My mother in law died 8 years ago after a five year battle with cancer. My husband really loved his Mum, and he was heartbroken. My PIL were married for 35 years, FIL can be a bit of jerk and they didn’t have the nicest relationship in my opinion.
About 6 months later, FIL started dating her close friend who had worked for them in their business. At the time, it did feel quite soon, but he was really happy and we liked this lady as a person. They broke up suddenly and bitterly a couple of years ago, FIL was very evasive about the reasons.

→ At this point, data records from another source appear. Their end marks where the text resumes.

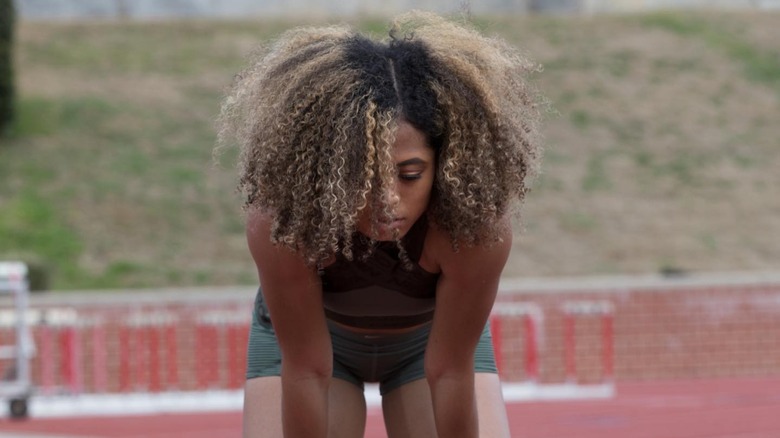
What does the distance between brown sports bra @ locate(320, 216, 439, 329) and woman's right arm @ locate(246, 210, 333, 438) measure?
0.36 feet

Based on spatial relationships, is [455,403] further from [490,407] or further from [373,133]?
[373,133]

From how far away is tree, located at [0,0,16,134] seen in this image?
25.0 m

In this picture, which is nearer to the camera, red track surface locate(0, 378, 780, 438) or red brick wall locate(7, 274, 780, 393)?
red track surface locate(0, 378, 780, 438)

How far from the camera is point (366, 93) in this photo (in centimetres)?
348

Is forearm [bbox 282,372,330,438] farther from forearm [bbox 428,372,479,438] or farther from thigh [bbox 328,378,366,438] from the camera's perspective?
thigh [bbox 328,378,366,438]

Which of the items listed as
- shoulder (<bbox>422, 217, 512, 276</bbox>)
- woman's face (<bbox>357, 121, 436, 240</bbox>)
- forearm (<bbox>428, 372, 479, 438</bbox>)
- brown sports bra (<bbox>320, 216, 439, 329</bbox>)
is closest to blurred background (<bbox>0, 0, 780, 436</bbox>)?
brown sports bra (<bbox>320, 216, 439, 329</bbox>)

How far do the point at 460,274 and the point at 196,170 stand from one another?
71.2 feet

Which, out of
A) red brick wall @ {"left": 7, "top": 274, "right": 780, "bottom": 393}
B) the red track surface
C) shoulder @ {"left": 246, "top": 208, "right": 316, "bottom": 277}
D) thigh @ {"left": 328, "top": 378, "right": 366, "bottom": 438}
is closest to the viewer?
shoulder @ {"left": 246, "top": 208, "right": 316, "bottom": 277}

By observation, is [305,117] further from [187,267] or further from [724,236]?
[724,236]

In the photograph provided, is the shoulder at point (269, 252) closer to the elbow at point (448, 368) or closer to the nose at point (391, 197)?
the nose at point (391, 197)

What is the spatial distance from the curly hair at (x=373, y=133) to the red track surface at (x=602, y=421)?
276 inches

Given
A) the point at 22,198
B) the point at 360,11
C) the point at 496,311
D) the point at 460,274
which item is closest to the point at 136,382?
the point at 496,311

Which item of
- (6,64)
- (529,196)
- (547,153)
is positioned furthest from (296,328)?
Result: (547,153)

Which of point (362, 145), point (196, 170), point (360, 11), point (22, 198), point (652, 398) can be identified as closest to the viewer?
point (362, 145)
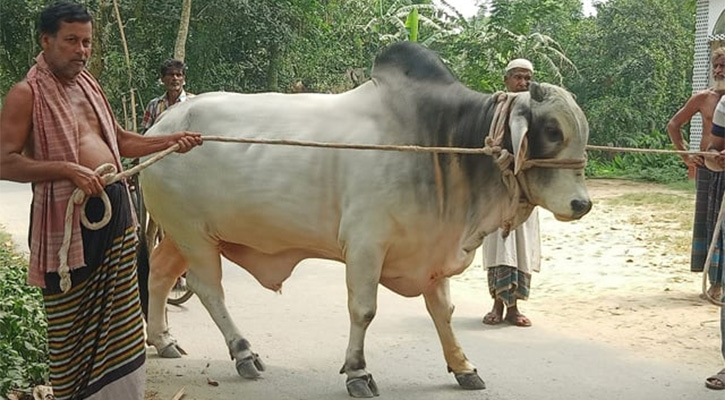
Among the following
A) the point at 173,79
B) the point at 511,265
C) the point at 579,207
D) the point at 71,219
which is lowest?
the point at 511,265

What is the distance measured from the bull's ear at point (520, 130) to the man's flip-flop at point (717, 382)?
176 cm

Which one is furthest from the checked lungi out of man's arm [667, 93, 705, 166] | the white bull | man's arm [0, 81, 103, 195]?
man's arm [667, 93, 705, 166]

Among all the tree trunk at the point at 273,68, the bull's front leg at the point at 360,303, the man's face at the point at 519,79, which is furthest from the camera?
the tree trunk at the point at 273,68

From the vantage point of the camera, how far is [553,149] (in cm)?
406

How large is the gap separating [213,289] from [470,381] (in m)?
1.58

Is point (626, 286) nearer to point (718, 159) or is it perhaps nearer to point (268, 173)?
point (718, 159)

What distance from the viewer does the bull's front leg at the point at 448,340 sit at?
470cm

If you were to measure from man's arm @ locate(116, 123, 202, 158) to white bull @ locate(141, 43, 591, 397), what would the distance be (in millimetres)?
822

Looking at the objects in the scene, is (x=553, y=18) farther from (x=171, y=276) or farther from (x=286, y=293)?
(x=171, y=276)

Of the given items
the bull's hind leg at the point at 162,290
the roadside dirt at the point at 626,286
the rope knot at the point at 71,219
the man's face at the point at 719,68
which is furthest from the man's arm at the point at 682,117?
the rope knot at the point at 71,219

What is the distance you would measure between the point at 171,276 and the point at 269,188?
3.69 ft

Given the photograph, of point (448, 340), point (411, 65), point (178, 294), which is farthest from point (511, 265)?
point (178, 294)

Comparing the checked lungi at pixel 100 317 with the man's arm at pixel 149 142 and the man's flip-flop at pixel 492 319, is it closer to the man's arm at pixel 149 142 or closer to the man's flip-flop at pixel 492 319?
the man's arm at pixel 149 142

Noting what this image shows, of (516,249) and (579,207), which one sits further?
(516,249)
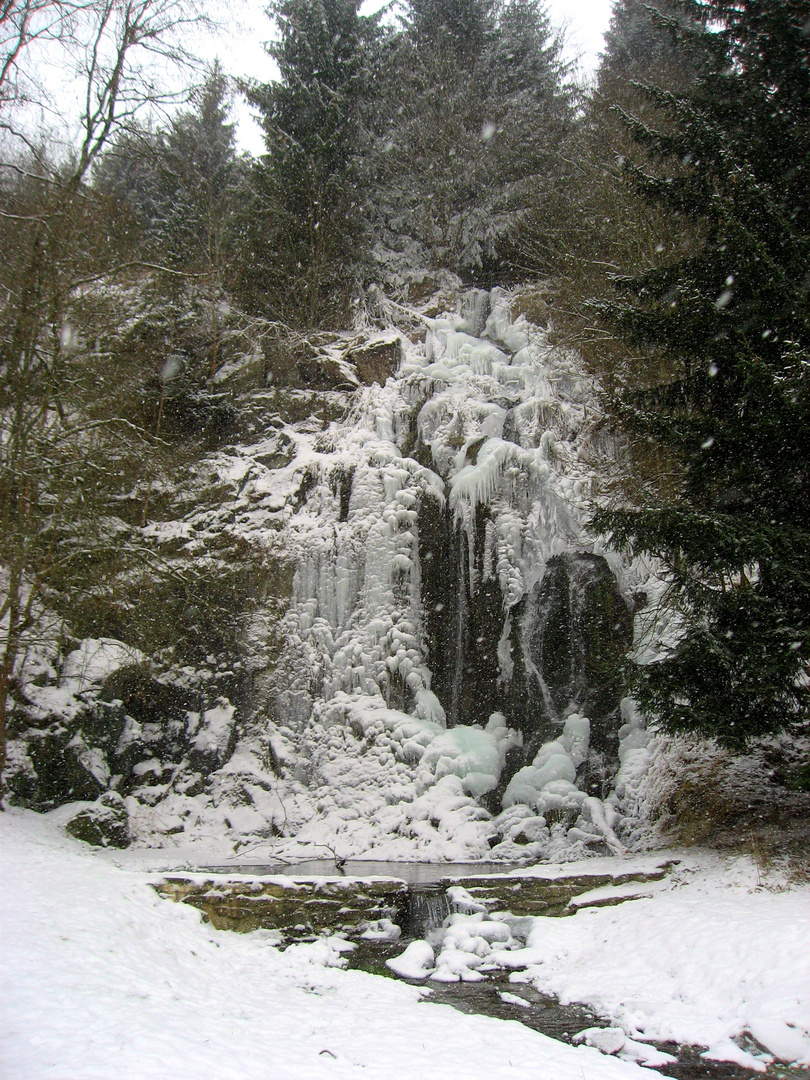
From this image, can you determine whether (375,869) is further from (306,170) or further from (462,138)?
(462,138)

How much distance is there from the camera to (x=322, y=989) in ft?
14.6

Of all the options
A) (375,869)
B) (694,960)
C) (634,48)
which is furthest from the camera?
(634,48)

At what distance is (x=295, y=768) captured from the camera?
9664 mm

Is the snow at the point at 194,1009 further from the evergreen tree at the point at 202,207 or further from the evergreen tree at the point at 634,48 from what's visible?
the evergreen tree at the point at 634,48

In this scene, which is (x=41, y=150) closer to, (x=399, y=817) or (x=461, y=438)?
(x=461, y=438)

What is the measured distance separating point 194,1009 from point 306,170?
1416cm

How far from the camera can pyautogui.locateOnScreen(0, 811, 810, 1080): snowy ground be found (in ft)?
9.87

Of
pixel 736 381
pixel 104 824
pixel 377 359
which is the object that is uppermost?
pixel 377 359

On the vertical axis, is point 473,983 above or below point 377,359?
below

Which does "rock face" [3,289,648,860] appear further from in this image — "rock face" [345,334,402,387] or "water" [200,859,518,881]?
"rock face" [345,334,402,387]

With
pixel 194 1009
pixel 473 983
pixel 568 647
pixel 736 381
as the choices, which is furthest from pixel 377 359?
pixel 194 1009

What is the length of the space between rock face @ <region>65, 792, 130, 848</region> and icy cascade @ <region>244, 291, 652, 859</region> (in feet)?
5.99

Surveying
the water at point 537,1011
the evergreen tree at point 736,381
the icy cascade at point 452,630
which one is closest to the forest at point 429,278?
the evergreen tree at point 736,381

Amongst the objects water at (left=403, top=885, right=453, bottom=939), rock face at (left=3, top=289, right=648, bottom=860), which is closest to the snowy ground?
water at (left=403, top=885, right=453, bottom=939)
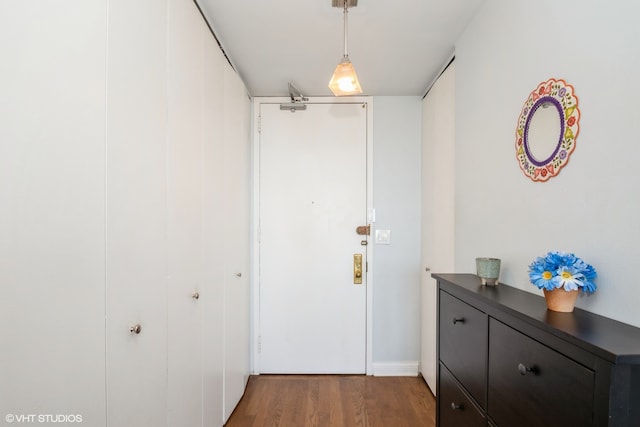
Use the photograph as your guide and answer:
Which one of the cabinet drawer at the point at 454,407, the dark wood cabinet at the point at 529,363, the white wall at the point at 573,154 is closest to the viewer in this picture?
the dark wood cabinet at the point at 529,363

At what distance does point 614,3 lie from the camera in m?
0.75

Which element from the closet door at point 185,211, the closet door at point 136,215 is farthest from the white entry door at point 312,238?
the closet door at point 136,215

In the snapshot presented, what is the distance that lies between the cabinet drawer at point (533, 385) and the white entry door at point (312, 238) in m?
1.55

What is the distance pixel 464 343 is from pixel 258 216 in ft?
5.89

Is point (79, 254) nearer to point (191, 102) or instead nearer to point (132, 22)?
point (132, 22)

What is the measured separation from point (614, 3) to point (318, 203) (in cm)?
193

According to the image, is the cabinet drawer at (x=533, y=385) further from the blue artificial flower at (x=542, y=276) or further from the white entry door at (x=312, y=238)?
the white entry door at (x=312, y=238)

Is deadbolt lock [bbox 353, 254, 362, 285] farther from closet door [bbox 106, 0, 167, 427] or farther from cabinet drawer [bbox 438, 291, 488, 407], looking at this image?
closet door [bbox 106, 0, 167, 427]

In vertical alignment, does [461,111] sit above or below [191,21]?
below

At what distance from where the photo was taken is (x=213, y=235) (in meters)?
1.58

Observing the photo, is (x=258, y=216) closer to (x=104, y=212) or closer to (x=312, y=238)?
(x=312, y=238)

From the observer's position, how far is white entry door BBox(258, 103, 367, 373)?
95.0 inches

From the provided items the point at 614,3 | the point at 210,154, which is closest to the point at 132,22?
the point at 210,154

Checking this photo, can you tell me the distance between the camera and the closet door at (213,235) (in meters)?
1.48
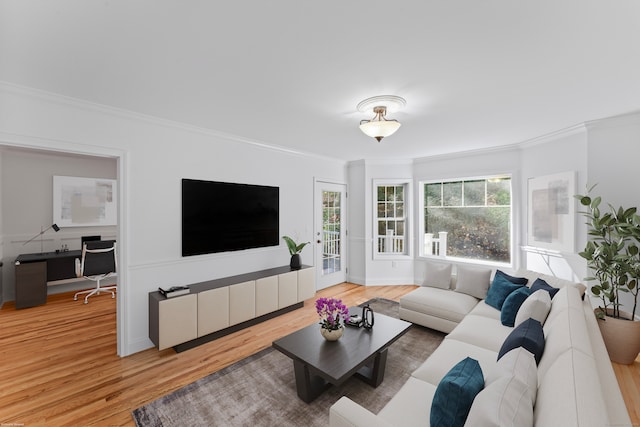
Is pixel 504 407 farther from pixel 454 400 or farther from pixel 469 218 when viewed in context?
pixel 469 218

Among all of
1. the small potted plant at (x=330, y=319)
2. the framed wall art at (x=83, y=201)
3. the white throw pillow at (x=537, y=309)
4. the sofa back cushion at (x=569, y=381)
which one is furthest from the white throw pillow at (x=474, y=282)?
the framed wall art at (x=83, y=201)

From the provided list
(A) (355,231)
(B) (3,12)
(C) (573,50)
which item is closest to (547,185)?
(C) (573,50)

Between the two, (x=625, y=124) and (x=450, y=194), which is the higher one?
(x=625, y=124)

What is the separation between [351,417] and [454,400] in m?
0.47

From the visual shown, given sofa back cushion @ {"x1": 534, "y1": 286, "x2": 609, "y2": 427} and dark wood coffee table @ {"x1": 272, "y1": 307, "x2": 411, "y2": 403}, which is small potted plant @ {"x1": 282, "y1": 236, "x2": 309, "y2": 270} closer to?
dark wood coffee table @ {"x1": 272, "y1": 307, "x2": 411, "y2": 403}

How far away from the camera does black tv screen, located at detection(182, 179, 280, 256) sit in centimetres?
333

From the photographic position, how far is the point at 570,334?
55.9 inches

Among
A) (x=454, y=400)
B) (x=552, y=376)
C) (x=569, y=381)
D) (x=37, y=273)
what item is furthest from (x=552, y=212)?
(x=37, y=273)

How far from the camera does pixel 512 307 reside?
8.39 ft

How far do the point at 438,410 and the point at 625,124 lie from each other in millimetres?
4016

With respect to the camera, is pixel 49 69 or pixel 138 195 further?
pixel 138 195

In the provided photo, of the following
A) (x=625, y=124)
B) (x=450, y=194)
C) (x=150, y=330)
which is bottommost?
(x=150, y=330)

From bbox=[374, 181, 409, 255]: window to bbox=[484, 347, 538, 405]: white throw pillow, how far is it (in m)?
4.13

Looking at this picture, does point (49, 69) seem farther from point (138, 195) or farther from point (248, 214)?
point (248, 214)
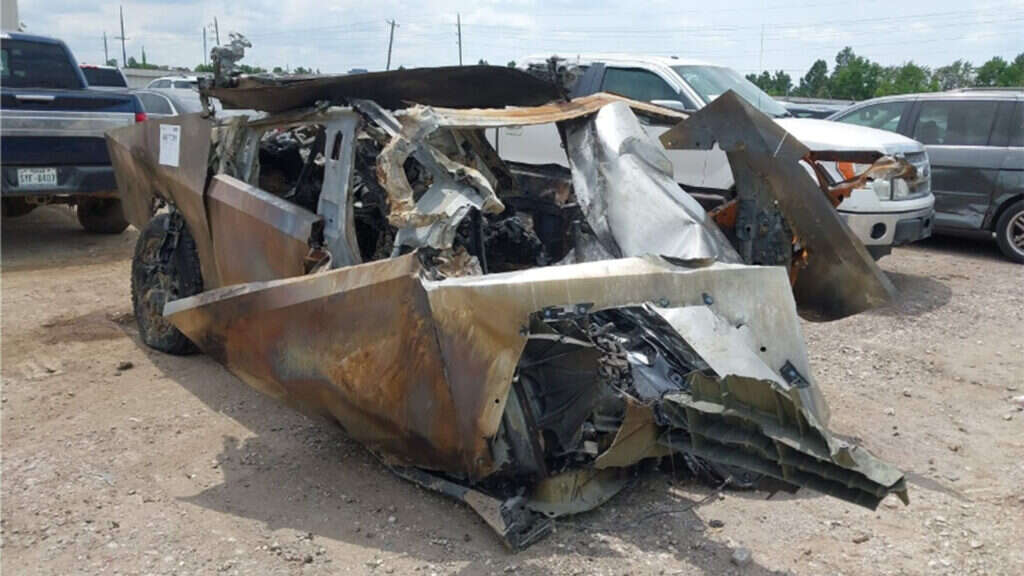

The relationship between FIL and my husband has deteriorated. FIL has made several upsetting decisions, had callings out with family members and is just generally a difficult person to get along with. But he is still my husband’s Dad, and our children’s only grandparent. He lives quite far away, we haven’t seen him since the pandemic started, we can’t have him stay (he’s an anti-vaxxer and being isolated together in a house if someone got covid would be a nightmare). But we’ve offered to put him up in a hotel on our road and do activities out of doors. He hasn’t taken us up on it, his proposed anti vaxxer position is he won’t get vaxxed and he won’t travel.
I’m just setting the scene that relationships aren’t at their best.
I was talking to my sister in law on the phone recently, and she told me (more assumed I knew) that FIL’s relationship had started when my MIL was alive and in palliative care. My husband’s grandmother saw them together. I suspected that it had started earlier than the official story, but not while she was actually alive.
I know if my husband knew, he’d probably cut him off. I tell my husband everything and I’ve known this for a few months and haven’t told him. I feel like I’m lying to him.
But what help would it be for him to know? It would just cause him pain and a falling out.
What should I do? Should I tell him?